[interp] Stop on first error in the binary reader fuzzer#2778
Conversation
|
|
||
| if (func_index >= func_types_.size()) { | ||
| PrintError("invalid function index: %" PRIindex, func_index); | ||
| return Result::Error; |
There was a problem hiding this comment.
Why is this needed for OnReturnCallExpr but not OnCallExpr?
There was a problem hiding this comment.
OnCallExpr never dereferences func_types_. It just emits the opcode with the raw func_index, so a stale index can't read out of bounds there. OnReturnCallExpr is different: it reads func_types_[func_index] to work out the drop/keep counts, and the same index feeds GetFuncOffset, so the stale index actually gets dereferenced. That's why only this one needed the guard.
| TEST_F(InterpTest, FunctionSectionTypeOutOfRange) { | ||
| // The function section declares a function whose type index is out of range, | ||
| // followed by a code section with a matching body.

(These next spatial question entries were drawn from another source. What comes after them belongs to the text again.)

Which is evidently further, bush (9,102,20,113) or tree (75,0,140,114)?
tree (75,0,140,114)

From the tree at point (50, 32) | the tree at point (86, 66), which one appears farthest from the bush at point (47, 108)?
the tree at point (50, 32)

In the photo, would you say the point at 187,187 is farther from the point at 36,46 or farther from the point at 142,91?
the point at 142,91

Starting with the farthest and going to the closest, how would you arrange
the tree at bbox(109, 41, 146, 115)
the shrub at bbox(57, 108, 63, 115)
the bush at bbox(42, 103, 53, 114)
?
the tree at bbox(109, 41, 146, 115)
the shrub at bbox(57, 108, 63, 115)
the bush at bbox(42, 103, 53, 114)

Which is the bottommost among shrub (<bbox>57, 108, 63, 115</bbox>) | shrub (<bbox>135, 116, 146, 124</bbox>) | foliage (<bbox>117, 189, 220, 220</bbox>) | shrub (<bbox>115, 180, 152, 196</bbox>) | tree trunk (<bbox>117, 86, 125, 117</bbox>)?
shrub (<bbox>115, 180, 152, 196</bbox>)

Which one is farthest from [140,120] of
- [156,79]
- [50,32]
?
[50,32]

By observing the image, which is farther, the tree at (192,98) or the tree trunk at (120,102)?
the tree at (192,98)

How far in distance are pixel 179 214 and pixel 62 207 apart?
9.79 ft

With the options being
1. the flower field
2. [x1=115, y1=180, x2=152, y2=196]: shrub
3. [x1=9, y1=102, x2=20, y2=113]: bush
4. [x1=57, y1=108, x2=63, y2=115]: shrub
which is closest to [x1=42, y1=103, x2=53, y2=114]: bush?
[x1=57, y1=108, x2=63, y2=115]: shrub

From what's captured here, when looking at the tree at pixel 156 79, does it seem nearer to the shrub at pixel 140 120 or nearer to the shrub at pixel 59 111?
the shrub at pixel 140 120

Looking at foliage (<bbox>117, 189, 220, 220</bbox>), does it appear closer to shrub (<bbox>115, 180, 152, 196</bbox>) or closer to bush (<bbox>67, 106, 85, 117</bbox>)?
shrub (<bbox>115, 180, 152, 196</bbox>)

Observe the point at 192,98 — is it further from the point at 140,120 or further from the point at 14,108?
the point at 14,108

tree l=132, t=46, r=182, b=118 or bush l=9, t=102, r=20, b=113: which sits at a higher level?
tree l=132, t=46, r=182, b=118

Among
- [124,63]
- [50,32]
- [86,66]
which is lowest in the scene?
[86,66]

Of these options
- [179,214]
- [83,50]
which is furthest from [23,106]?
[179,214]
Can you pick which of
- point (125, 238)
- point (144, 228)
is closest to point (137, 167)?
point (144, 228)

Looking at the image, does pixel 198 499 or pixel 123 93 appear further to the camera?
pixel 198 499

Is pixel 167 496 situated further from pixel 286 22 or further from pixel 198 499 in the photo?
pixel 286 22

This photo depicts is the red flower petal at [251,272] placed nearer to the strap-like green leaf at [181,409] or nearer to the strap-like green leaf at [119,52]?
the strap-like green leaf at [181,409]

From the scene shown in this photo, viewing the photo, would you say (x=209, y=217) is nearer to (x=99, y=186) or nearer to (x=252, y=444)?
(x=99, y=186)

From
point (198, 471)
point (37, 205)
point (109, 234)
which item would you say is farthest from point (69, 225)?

When reading in | ||
| // collect-all-errors mode (stop_on_first_error=false), OnFunction rejects the |
There was a problem hiding this comment.
Does this officially supported? As far as I remember this part is a testing utility, and never intended to support invalid code. It would require a lot of changes in the code, increasing its complexity heavily.
See: https://github.com/WebAssembly/wabt/blob/main/src/interp/binary-reader-interp.cc#L526
Supporting invalid wasm is useful for text<->binary conversions, but not really for executing it.
There was a problem hiding this comment.
Fair point, the interp reader isn't meant to execute invalid wasm, and I'm not trying to make it do that. None of these three sites are on the execution path. They're hit purely while reading, via read_binary_interp_fuzzer.cc, which sets stop_on_first_error=false. That's how I found them: fuzzing the reader in that mode under ASan.
The sequence is: OnFunction rejects the out-of-range type and skips the append, but the reader carries on, so the validator's func count and the reader's func_types_/module_.funcs are now out of step. The next callback then indexes past the end. BeginElemSegment and BeginDataSegment already bounds-check that exact mismatch, so this just adds the same guard at the three sites that were missing it, no new recovery machinery.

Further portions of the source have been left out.